Written exercise:
Write out the recollection about Sam below in full, word for word.

Article:
I first encountered Sam on an online listserv in the early '00s. I remember him expressing at times his admiration for the work of Stan Brakhage and Hou Hsiao-hsien, and, when called for, demonstrating a far-reaching grasp of the science and (im)practical limitations of optics, lighting, the apparatus of filmmaking.

When it came time to assemble a crew for Finding the Criminal, Dan Sallitt suggested Sam, noting his Princeton vicinity. As it so happened, Sam was the same guy I'd spotted a couple times a week for the last few years, hanging out in front of Small World on Witherspoon, drinking coffee, chain-smoking, chatting with passing acquaintances, and whom I'd catch sight of at some of the (rare) film screenings on campus: Gehr, Kluge, Kiarostami, Bresson.

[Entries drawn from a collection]
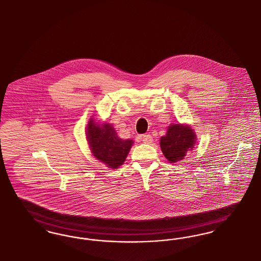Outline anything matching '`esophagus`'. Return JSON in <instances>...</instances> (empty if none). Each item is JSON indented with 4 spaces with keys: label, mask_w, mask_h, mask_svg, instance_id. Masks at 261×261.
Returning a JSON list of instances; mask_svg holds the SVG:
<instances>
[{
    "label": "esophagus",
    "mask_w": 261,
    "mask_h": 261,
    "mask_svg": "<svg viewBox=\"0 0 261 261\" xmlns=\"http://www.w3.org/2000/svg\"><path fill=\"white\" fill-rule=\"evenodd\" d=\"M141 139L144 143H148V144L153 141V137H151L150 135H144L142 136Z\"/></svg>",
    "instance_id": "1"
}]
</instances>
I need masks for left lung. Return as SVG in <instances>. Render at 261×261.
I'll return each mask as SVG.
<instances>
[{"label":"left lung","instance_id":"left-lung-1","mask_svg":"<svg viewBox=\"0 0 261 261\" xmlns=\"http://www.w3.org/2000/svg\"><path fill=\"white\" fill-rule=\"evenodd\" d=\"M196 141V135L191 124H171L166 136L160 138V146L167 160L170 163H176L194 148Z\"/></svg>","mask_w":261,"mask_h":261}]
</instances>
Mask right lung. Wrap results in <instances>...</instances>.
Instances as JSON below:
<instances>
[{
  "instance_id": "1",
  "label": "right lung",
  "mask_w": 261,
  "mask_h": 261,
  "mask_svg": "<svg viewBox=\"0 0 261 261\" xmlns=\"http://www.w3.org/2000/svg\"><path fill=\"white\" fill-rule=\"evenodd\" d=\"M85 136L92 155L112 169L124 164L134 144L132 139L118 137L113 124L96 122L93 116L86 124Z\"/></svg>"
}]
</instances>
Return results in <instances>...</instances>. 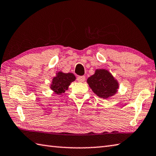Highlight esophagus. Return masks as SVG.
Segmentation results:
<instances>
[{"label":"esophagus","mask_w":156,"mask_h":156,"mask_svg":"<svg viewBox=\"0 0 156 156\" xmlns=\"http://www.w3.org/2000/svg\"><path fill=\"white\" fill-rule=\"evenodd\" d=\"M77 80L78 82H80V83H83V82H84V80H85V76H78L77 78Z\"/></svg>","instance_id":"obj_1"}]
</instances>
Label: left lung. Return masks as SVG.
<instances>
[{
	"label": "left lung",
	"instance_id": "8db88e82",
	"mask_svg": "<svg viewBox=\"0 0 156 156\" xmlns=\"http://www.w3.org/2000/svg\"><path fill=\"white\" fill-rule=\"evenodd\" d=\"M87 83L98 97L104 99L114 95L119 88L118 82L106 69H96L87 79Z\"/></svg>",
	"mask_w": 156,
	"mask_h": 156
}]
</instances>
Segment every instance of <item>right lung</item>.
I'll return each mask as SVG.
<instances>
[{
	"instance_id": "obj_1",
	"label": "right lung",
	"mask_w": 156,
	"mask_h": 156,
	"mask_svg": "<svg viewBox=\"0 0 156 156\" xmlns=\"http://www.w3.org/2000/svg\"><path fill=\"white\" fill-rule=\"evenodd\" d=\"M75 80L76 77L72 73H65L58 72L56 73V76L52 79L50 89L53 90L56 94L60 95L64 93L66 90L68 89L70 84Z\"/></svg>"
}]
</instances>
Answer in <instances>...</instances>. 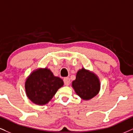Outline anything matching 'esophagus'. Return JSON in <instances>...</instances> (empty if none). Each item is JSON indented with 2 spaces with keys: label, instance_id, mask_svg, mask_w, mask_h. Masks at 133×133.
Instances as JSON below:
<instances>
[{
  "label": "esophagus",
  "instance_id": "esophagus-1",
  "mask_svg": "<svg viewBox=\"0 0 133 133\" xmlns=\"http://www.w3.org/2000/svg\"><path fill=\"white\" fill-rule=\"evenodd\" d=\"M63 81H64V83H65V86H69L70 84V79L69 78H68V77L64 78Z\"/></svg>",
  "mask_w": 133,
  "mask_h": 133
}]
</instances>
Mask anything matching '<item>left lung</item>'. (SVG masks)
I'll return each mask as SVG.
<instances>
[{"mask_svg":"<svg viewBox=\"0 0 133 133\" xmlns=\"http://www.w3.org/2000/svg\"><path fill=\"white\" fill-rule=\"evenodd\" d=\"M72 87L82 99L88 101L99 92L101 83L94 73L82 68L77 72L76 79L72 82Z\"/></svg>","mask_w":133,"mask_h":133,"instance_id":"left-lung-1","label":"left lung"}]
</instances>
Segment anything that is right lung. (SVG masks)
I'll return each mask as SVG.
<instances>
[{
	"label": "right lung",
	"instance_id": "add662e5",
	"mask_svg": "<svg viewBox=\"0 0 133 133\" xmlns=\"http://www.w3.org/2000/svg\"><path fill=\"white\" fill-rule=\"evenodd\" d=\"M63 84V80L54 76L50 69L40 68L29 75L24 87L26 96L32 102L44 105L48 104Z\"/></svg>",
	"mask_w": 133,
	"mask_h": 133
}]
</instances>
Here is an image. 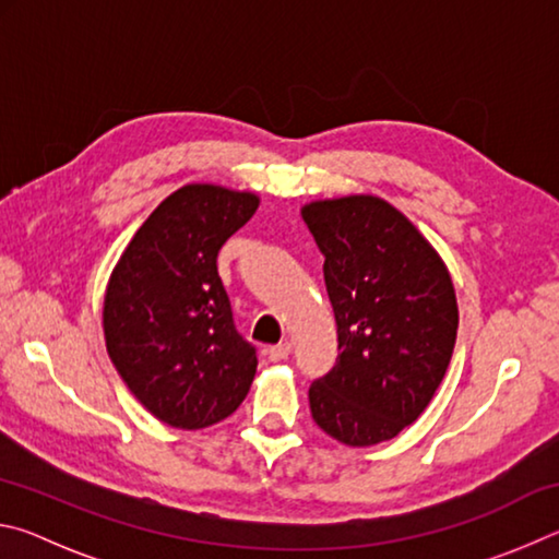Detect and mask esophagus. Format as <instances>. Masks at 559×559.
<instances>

Expected output:
I first encountered Sam on an online listserv in the early '00s. I remember him expressing at times his admiration for the work of Stan Brakhage and Hou Hsiao-hsien, and, when called for, demonstrating a far-reaching grasp of the science and (im)practical limitations of optics, lighting, the apparatus of filmmaking.

When it came time to assemble a crew for Finding the Criminal, Dan Sallitt suggested Sam, noting his Princeton vicinity. As it so happened, Sam was the same guy I'd spotted a couple times a week for the last few years, hanging out in front of Small World on Witherspoon, drinking coffee, chain-smoking, chatting with passing acquaintances, and whom I'd catch sight of at some of the (rare) film screenings on campus: Gehr, Kluge, Kiarostami, Bresson.